Exercise goal: Print the first line of the material below and each line after it, exactly as written, ending with the line that contains "Researchers investigated the effects".
── Records shown ──
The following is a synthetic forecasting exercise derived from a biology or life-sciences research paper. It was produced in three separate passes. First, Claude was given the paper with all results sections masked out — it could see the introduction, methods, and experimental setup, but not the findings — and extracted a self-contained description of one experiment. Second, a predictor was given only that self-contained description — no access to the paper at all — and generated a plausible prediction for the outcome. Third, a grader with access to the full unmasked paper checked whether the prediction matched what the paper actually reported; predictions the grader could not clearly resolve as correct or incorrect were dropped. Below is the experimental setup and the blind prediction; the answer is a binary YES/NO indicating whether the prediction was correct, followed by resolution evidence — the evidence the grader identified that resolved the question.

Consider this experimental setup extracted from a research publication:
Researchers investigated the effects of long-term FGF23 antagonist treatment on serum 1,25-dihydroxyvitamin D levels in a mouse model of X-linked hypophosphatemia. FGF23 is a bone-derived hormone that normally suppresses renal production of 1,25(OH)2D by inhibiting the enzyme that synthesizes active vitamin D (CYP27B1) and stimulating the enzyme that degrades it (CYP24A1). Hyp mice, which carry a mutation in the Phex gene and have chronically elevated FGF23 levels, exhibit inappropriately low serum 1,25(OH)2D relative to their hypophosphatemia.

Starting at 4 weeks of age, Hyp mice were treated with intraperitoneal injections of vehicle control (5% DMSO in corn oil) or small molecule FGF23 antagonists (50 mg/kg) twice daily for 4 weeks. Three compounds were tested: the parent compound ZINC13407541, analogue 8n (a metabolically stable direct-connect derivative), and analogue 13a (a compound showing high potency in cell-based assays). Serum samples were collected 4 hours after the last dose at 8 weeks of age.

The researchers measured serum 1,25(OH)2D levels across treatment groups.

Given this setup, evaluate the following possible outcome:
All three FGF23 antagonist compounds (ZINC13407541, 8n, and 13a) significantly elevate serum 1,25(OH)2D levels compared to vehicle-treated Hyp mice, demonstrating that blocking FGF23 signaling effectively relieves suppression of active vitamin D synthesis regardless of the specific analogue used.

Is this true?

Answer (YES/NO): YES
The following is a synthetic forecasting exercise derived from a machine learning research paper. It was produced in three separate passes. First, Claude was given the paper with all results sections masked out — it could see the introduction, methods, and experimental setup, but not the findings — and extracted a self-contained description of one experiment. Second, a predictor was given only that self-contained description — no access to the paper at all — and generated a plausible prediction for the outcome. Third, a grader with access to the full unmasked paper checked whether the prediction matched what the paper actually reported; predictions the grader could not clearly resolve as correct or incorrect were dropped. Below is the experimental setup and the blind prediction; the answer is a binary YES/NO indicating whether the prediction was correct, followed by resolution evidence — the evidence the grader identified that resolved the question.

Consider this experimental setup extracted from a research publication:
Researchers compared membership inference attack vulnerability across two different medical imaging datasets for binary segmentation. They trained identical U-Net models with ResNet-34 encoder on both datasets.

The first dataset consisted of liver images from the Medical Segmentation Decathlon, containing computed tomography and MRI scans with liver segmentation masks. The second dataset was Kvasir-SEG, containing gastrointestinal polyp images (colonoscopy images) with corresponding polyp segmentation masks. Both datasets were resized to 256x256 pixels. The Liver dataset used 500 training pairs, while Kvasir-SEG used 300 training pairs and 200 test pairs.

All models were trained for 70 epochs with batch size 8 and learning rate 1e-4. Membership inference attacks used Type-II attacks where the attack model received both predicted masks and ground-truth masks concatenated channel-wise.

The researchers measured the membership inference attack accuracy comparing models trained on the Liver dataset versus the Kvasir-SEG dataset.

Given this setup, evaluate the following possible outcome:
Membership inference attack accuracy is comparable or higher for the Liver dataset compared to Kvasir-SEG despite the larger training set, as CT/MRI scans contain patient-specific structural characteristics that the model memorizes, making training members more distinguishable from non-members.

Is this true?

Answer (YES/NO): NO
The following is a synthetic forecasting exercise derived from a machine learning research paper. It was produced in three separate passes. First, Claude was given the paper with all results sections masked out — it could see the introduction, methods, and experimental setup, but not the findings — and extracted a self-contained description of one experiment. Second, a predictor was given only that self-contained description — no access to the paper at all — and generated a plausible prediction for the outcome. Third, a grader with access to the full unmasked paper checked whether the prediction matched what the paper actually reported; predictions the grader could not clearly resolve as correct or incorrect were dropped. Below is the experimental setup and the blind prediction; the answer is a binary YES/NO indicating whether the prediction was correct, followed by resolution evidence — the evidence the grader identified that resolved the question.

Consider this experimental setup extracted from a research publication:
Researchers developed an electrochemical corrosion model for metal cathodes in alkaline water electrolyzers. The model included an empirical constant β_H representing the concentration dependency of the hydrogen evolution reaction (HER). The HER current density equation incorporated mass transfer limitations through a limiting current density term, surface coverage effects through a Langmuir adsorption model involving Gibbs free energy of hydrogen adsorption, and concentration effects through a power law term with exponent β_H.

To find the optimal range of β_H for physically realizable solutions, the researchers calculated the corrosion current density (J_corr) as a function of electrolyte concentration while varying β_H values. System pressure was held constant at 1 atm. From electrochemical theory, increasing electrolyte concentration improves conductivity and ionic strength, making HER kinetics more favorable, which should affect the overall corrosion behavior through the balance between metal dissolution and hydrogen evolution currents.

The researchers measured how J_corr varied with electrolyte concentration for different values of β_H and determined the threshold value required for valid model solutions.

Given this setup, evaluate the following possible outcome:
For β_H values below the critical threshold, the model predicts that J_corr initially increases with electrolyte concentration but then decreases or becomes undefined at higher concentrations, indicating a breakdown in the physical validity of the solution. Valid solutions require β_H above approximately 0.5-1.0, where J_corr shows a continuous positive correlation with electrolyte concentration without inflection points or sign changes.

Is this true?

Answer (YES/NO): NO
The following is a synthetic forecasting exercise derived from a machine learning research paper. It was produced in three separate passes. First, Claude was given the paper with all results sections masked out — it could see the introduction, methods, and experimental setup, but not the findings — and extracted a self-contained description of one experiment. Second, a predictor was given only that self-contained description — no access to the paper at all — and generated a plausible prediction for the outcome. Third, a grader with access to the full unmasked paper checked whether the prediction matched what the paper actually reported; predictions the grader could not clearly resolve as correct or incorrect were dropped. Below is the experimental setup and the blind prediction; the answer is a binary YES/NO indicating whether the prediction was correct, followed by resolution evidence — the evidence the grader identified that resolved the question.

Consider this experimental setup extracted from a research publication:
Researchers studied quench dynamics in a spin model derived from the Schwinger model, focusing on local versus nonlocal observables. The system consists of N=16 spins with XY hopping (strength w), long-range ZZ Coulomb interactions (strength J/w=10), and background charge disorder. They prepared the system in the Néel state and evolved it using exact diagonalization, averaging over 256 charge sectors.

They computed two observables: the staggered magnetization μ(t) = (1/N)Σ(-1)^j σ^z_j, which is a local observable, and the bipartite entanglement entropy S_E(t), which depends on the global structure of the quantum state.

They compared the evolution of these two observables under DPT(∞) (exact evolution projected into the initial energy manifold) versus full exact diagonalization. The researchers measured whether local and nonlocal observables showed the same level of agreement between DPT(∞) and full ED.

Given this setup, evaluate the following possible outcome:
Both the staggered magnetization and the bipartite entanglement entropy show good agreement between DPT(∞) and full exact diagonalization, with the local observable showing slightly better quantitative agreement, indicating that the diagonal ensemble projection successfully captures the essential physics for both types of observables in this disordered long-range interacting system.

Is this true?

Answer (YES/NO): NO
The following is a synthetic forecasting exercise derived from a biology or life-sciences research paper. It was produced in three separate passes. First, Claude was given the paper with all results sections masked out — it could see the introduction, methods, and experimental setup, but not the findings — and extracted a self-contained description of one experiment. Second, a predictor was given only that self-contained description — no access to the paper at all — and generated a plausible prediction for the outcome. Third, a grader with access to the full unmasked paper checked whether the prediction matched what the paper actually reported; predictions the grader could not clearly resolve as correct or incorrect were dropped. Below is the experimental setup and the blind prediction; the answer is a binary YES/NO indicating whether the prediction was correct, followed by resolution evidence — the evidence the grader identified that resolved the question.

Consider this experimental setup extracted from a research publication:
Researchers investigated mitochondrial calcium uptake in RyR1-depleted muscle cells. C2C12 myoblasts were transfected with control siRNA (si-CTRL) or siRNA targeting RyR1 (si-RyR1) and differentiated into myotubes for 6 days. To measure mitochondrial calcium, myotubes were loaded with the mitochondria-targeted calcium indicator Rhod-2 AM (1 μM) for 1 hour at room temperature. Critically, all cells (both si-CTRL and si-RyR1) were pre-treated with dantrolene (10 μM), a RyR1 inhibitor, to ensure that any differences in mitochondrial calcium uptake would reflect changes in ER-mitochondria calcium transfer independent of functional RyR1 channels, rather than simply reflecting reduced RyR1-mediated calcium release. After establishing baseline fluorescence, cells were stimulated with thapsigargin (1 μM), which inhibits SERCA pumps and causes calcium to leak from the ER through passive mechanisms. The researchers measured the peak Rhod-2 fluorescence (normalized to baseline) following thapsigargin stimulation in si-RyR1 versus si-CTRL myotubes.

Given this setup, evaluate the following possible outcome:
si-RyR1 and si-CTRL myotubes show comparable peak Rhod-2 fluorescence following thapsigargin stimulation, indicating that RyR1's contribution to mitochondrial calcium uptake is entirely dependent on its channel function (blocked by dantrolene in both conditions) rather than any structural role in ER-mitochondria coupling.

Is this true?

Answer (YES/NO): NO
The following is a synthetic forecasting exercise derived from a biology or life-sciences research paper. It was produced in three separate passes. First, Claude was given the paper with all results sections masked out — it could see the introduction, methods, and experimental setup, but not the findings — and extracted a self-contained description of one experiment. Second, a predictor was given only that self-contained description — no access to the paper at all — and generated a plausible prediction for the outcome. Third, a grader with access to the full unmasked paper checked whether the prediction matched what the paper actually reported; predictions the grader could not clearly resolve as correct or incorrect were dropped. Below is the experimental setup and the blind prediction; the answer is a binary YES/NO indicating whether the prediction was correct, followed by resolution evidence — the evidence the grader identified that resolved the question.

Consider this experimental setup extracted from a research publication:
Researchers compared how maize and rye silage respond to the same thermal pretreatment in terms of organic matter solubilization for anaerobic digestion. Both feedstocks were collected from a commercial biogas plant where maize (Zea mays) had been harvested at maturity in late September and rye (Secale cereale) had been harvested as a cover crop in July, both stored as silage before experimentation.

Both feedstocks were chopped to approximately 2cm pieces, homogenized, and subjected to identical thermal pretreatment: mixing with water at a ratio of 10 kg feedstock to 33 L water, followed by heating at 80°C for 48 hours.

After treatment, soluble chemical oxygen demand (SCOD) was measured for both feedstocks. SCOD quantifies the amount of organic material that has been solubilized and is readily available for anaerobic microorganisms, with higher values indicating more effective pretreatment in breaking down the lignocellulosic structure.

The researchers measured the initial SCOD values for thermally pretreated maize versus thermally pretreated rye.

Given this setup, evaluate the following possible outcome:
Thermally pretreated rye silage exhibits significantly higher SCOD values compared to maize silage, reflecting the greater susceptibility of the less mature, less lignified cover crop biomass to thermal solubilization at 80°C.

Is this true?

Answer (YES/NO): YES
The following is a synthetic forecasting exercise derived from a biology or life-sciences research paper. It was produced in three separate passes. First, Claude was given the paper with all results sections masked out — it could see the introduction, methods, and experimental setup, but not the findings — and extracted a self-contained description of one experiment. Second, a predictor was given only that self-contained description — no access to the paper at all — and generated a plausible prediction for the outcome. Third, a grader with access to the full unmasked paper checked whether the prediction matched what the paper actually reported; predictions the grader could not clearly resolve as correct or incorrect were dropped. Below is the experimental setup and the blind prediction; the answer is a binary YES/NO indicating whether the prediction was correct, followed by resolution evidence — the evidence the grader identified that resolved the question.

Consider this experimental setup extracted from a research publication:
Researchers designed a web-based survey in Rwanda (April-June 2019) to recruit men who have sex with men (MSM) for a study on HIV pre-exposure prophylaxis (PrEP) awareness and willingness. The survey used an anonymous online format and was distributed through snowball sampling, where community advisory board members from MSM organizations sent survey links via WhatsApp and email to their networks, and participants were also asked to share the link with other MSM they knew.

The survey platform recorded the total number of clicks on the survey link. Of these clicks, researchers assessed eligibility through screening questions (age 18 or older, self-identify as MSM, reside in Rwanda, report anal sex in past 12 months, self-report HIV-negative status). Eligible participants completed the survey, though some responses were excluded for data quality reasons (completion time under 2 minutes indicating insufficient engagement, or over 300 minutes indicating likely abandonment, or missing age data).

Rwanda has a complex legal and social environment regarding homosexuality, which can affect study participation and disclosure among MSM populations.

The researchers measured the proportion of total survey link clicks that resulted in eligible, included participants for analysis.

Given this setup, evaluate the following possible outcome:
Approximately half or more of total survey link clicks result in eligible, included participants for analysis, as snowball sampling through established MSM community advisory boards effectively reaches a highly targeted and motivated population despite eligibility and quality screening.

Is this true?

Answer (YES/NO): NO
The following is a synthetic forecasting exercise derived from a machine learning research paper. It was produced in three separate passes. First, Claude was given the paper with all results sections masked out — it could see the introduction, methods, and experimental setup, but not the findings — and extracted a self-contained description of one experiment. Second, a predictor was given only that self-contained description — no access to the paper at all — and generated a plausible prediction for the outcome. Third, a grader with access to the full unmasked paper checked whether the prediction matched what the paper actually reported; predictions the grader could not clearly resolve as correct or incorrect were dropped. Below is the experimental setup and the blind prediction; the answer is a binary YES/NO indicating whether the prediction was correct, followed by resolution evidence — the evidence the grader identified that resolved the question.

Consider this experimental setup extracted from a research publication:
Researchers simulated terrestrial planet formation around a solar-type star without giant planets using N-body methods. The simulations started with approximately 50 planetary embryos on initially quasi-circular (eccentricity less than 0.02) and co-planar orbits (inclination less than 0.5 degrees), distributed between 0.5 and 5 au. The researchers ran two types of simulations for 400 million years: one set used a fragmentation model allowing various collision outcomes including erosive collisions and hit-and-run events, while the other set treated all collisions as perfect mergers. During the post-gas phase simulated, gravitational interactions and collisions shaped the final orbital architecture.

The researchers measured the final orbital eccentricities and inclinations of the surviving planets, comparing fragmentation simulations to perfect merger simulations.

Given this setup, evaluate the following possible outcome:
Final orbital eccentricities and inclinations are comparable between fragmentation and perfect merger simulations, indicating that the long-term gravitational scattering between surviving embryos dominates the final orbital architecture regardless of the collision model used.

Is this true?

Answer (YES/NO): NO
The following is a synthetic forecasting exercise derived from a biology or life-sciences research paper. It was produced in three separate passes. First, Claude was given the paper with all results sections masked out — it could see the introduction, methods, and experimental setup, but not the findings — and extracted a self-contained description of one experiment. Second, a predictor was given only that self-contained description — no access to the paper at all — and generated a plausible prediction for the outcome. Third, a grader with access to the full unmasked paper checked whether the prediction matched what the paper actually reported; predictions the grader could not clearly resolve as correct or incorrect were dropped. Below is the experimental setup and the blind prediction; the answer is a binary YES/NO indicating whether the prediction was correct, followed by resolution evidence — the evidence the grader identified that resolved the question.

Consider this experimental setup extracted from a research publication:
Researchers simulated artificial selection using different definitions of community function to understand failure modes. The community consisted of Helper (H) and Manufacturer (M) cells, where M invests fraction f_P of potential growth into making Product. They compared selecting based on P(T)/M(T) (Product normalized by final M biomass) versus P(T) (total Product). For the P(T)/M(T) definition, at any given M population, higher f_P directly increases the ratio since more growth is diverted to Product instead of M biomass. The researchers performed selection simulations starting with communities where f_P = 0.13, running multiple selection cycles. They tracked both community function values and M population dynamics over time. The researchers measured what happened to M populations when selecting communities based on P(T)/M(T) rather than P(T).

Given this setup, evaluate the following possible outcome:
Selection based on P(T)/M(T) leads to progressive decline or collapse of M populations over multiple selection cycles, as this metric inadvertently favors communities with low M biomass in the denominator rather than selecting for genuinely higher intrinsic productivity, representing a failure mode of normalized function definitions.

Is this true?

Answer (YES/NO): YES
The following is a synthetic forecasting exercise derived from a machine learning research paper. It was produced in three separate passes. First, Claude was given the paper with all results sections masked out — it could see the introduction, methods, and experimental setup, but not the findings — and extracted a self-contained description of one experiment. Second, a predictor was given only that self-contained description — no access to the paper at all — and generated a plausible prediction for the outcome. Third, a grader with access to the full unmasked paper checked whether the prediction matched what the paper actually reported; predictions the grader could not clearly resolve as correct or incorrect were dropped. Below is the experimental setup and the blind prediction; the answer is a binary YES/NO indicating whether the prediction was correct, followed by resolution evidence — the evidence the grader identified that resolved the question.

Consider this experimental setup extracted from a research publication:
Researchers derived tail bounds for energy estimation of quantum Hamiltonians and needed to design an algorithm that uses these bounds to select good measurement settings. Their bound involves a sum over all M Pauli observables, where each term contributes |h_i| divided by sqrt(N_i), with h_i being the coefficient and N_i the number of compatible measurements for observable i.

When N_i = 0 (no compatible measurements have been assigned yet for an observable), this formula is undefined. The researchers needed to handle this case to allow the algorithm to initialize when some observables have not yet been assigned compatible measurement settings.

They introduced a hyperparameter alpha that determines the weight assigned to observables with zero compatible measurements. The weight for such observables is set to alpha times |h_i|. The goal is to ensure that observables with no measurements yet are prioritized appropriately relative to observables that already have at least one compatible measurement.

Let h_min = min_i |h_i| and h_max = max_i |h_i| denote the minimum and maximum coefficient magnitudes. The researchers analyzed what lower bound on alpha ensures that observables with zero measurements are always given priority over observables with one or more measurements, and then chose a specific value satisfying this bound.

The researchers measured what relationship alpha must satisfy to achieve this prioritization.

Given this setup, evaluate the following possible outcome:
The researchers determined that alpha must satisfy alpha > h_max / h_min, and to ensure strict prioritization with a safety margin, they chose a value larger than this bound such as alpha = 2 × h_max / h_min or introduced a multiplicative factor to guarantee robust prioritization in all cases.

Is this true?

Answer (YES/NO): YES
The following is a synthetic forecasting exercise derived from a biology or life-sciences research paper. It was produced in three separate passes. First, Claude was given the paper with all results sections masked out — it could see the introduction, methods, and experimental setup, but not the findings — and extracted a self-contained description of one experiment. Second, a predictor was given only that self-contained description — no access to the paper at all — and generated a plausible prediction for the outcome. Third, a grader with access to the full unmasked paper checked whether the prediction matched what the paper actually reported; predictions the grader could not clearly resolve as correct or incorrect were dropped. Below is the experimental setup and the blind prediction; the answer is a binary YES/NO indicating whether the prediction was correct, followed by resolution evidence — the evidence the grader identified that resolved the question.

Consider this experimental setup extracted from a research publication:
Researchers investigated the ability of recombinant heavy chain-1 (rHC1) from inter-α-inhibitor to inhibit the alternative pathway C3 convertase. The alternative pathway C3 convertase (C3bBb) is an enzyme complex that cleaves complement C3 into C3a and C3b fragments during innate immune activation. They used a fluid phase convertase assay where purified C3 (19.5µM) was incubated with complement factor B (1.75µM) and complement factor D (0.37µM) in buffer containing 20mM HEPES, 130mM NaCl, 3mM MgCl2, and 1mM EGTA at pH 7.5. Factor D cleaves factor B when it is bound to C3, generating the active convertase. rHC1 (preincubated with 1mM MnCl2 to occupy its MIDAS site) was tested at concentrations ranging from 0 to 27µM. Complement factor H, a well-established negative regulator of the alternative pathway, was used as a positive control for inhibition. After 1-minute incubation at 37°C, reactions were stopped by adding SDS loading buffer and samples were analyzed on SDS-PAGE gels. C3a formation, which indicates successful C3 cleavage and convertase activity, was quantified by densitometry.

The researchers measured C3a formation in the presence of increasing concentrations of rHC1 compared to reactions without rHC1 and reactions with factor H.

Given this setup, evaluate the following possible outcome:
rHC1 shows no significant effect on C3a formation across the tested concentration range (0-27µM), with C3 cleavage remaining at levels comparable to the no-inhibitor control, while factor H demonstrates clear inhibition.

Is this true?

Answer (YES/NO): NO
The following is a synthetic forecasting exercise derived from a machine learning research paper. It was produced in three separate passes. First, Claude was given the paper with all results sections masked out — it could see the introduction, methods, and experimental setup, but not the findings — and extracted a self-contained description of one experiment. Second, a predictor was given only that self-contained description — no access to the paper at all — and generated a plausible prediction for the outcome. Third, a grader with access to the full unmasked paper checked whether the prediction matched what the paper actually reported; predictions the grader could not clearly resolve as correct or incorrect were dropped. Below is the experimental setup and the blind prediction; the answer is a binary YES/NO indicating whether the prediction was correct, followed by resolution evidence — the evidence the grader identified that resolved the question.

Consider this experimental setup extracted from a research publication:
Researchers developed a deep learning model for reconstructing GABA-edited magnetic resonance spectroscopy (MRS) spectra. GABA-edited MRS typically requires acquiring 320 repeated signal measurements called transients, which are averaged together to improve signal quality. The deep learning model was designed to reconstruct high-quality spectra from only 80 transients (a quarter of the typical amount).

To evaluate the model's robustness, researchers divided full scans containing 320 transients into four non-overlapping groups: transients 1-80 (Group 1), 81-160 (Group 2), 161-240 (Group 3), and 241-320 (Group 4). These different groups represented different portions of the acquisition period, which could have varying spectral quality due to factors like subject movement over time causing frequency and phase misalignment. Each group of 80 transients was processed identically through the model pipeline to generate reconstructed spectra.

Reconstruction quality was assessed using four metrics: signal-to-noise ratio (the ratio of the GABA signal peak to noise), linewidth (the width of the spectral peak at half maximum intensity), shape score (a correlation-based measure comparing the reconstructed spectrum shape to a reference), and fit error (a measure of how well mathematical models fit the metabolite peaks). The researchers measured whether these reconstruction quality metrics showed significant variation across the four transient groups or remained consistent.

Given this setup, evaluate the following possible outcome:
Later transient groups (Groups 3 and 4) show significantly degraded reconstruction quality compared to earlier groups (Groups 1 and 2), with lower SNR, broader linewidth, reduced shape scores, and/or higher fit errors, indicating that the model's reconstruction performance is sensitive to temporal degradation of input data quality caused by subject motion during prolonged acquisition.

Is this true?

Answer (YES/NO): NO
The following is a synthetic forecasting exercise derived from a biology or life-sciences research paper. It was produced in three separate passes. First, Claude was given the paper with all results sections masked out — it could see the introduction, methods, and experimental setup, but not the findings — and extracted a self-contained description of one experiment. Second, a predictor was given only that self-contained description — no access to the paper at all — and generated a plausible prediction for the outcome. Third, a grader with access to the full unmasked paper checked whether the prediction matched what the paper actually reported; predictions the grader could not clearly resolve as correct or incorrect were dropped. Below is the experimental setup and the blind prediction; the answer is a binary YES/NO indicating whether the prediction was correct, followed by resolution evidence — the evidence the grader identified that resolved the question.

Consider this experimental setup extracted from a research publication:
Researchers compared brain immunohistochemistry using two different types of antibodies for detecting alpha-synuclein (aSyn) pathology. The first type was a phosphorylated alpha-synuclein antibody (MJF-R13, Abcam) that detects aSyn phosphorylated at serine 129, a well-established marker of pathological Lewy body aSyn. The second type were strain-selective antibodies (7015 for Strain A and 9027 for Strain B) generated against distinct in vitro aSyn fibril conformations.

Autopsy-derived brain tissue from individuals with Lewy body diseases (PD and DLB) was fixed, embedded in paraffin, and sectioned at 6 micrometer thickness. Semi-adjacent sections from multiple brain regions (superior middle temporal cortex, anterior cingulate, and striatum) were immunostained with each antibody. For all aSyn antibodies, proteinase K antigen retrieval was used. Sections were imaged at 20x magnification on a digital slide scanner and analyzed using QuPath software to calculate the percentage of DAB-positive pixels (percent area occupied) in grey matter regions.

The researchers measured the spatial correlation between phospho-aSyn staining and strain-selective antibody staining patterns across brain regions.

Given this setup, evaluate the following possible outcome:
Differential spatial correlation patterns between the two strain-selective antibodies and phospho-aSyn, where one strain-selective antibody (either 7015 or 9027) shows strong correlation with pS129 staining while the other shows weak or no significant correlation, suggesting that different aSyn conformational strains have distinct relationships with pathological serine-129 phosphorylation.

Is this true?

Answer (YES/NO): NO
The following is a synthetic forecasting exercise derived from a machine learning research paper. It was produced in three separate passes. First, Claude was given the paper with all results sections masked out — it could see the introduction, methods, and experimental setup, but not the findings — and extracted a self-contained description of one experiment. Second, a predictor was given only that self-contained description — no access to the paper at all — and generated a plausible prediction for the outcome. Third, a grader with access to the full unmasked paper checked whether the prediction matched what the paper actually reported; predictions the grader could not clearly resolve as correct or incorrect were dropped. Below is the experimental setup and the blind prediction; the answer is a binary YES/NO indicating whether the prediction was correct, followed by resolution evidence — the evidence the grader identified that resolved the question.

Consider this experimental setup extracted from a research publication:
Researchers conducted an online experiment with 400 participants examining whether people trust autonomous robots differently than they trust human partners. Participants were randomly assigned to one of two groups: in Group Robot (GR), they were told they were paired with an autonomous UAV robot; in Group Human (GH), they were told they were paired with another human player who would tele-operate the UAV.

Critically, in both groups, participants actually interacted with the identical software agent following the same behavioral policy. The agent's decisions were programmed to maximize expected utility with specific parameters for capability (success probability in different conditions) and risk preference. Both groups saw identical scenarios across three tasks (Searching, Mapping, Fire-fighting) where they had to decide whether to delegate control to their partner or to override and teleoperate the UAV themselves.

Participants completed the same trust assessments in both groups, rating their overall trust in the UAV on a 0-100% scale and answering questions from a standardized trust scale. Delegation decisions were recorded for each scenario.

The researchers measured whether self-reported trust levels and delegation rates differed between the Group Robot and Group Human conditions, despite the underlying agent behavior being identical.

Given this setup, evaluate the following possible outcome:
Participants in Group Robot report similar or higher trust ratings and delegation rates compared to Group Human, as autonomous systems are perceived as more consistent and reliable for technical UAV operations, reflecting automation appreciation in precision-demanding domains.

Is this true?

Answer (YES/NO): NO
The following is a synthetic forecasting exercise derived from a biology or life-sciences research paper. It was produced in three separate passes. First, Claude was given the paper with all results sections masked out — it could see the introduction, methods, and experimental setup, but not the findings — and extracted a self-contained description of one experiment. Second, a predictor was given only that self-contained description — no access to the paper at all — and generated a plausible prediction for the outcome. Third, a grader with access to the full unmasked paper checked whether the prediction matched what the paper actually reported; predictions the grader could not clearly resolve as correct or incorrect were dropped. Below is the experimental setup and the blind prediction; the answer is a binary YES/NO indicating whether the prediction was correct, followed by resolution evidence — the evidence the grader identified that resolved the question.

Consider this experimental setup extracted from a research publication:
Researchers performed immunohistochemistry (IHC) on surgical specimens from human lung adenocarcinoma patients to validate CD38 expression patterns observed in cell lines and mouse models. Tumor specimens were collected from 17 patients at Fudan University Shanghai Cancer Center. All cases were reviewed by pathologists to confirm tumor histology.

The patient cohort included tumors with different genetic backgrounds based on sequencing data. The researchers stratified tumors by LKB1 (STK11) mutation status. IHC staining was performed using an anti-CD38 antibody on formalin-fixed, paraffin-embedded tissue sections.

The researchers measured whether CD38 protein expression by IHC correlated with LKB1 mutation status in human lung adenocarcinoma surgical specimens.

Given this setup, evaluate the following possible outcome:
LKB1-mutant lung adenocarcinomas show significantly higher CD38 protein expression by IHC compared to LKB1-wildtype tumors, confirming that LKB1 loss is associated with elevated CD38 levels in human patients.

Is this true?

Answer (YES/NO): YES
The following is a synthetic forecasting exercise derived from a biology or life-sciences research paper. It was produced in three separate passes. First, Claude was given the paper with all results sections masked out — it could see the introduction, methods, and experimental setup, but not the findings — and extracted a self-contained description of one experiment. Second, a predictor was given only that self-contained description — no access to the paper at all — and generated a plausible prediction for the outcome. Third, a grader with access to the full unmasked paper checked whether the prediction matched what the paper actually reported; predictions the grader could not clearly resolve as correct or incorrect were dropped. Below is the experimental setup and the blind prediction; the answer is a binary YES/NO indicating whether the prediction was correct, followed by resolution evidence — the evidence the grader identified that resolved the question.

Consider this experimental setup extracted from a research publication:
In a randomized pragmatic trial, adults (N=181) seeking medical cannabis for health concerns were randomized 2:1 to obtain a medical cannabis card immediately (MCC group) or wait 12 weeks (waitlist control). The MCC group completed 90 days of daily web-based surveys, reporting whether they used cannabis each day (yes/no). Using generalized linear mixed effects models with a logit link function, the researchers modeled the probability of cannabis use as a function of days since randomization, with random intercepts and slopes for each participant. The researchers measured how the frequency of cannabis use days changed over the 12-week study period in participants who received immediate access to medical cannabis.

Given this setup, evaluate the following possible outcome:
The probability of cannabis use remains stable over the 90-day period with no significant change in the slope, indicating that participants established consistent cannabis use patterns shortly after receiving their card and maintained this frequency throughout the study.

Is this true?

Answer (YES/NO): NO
───
Task result:
The following is a synthetic forecasting exercise derived from a biology or life-sciences research paper. It was produced in three separate passes. First, Claude was given the paper with all results sections masked out — it could see the introduction, methods, and experimental setup, but not the findings — and extracted a self-contained description of one experiment. Second, a predictor was given only that self-contained description — no access to the paper at all — and generated a plausible prediction for the outcome. Third, a grader with access to the full unmasked paper checked whether the prediction matched what the paper actually reported; predictions the grader could not clearly resolve as correct or incorrect were dropped. Below is the experimental setup and the blind prediction; the answer is a binary YES/NO indicating whether the prediction was correct, followed by resolution evidence — the evidence the grader identified that resolved the question.

Consider this experimental setup extracted from a research publication:
Researchers investigated the effects of long-term FGF23 antagonist treatment on serum 1,25-dihydroxyvitamin D levels in a mouse model of X-linked hypophosphatemia. FGF23 is a bone-derived hormone that normally suppresses renal production of 1,25(OH)2D by inhibiting the enzyme that synthesizes active vitamin D (CYP27B1) and stimulating the enzyme that degrades it (CYP24A1). Hyp mice, which carry a mutation in the Phex gene and have chronically elevated FGF23 levels, exhibit inappropriately low serum 1,25(OH)2D relative to their hypophosphatemia.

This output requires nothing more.